(Document section)
* * *
This sounds reasonable to me.

>
> 3.1 Where the source is described (new binding)
> -----------------------------------------------
>
> The *location* is described in the control devicetree. The bootstd node carries
> a `firmware-fdt-source` phandle to a node that is a child of the media device
> that owns the partition, and identifies the partition by GPT type UUID and/or
> name:
>
>         bootstd {
>                 compatible = "u-boot,boot-std";
>                 firmware-fdt-source = <&fw_fdt>;
>         };
>
>         &mmc0 {
>                 fw_fdt: firmware-fdt {
>                         compatible = "u-boot,firmware-fdt-block";

Does the -block suffix indicate that it is a block device, rather than
a filesystem? How does this cope with the fast where multiple DTs are
provided for different models?

>                         partition-type-uuid = "....";   /* GPT type UUID */
>                         partition-name = "firmware";    /* optional */
>                         extra-size = <0x3000>;          /* overlay headroom */

This seems like a parameter which would be better handled by U-Boot itself?
* * *
(Questions on the material)
(A) Answer these questions from the U-Boot binding review.
(i) What compatible string does the bootstd node use?
(ii) What label is given to the firmware-fdt node under &mmc0?
(iii) What value does the binding assign to extra-size?
(B) Reproduce the U-Boot binding review from "Does the -block" up to and including "by U-Boot itself?".
(C) Resume the U-Boot binding review after its last sentence.

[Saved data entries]
* * *
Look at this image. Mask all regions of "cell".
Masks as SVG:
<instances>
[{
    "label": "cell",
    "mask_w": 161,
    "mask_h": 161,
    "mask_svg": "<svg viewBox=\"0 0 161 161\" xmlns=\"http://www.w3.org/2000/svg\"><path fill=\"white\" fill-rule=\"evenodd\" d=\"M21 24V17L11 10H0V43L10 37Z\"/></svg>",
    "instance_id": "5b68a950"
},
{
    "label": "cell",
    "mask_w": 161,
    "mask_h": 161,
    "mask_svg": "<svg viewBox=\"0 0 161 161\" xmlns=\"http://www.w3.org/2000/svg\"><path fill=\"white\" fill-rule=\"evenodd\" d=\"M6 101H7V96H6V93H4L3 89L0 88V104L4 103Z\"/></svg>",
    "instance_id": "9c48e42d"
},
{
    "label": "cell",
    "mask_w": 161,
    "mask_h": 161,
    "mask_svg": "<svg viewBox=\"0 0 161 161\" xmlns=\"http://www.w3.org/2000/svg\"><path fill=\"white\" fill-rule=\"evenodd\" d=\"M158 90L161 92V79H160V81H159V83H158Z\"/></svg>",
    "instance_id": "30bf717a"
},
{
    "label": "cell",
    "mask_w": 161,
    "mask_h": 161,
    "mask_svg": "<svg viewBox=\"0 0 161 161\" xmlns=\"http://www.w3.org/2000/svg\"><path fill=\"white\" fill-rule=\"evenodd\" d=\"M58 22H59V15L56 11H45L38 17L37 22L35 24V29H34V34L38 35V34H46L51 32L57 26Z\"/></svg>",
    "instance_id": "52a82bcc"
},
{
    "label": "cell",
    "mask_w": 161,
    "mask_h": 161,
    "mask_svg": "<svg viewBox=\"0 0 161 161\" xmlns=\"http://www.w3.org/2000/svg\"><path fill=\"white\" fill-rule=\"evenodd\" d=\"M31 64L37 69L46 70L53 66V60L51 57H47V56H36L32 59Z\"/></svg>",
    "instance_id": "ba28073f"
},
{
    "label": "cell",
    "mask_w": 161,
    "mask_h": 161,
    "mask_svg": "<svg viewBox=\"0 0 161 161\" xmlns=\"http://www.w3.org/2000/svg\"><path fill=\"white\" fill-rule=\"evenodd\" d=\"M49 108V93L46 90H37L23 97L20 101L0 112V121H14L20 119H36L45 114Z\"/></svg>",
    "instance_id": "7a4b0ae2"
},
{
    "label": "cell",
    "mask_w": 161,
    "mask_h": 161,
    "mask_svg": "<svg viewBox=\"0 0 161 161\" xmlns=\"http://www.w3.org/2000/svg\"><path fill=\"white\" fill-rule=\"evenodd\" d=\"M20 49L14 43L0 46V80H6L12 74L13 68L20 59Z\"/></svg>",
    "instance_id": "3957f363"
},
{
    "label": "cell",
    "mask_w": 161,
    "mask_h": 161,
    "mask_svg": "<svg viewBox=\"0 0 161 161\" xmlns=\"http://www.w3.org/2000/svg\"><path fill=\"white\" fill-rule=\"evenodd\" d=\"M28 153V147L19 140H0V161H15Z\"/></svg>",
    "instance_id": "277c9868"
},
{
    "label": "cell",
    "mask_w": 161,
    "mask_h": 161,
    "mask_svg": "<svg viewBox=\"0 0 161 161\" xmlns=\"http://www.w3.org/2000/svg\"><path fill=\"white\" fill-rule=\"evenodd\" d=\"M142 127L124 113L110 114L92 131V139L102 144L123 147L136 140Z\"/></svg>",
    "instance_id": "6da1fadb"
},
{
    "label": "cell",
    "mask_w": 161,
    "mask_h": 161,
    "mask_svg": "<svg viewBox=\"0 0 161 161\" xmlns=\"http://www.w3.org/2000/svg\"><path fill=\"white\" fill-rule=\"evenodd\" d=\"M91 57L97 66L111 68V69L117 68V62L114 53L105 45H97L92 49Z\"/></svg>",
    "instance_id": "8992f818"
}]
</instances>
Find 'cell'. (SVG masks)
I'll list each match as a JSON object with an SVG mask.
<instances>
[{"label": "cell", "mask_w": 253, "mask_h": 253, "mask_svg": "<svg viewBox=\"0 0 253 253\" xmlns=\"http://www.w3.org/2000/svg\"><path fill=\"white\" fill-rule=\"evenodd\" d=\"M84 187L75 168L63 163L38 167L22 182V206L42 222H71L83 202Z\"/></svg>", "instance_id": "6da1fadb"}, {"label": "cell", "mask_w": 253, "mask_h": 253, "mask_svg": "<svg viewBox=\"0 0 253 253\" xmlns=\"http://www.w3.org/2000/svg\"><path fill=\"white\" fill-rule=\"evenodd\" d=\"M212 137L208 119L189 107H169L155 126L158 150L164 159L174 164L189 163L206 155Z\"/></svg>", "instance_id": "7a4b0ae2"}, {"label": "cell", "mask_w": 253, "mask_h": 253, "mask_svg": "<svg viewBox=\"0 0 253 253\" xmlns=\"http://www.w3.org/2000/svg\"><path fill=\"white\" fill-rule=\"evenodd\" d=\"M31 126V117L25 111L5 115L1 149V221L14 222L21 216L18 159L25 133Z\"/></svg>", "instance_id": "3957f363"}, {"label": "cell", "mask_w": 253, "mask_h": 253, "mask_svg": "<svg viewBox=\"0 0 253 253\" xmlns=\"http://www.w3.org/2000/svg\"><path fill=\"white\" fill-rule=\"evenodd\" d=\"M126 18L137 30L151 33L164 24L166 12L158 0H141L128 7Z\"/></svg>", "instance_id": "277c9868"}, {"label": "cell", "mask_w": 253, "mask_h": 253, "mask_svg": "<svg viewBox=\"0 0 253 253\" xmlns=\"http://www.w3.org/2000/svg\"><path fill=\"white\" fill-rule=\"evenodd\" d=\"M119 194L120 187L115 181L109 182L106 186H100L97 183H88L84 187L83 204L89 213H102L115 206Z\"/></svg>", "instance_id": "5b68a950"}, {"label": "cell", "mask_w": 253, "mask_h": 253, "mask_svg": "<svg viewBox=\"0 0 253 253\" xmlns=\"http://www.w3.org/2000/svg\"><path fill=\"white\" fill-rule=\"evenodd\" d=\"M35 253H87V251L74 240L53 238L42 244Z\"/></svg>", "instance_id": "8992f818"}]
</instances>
* * *
(Results for each task)
(A)
(i) "u-boot,boot-std"
(ii) fw_fdt
(iii) <0x3000>

(B)
Does the -block suffix indicate that it is a block device, rather than
a filesystem? How does this cope with the fast where multiple DTs are
provided for different models?

>                         partition-type-uuid = "....";   /* GPT type UUID */
>                         partition-name = "firmware";    /* optional */
>                         extra-size = <0x3000>;          /* overlay headroom */

This seems like a parameter which would be better handled by U-Boot itself?

(C)
>                 };
>         };
>
> 3.2 The dynamic parameters (environment) and board defaults
> -----------------------------------------------------------
>
> The source and its partition policy stay in the control devicetree (section
> 3.1). The values that change with the OS image rather than with the hardware are
> layered:
>
>   - the control DT describes the source and the partition policy;
>   - the board default environment carries factory defaults for the static values
>     (`fdtfile` and `dtb_path` for the base DTB, and the `fdt_addr_r` /
>     `fdtoverlay_addr_r` working addresses), so a from-source build boots and
>     `env default` restores a loadable configuration;

I wish we could move away from filenames and use compatible strings
instead, as FIT does - this is how the FDT spec is written.

>   - the (firmware-owned) stored environment overrides those at runtime, and
>     carries the genuinely dynamic values: the overlay list (`list_dtbo`) and the
>     A/B partition pin (`boot_dtb`).
>
> As an alternative, the stable defaults (`fdtfile` and the path) could instead be
> expressed as optional properties on the source node, keeping them in the control
> devicetree rather than in the board default environment. See the open questions.
>
> 3.3 Where it is installed (both EFI paths)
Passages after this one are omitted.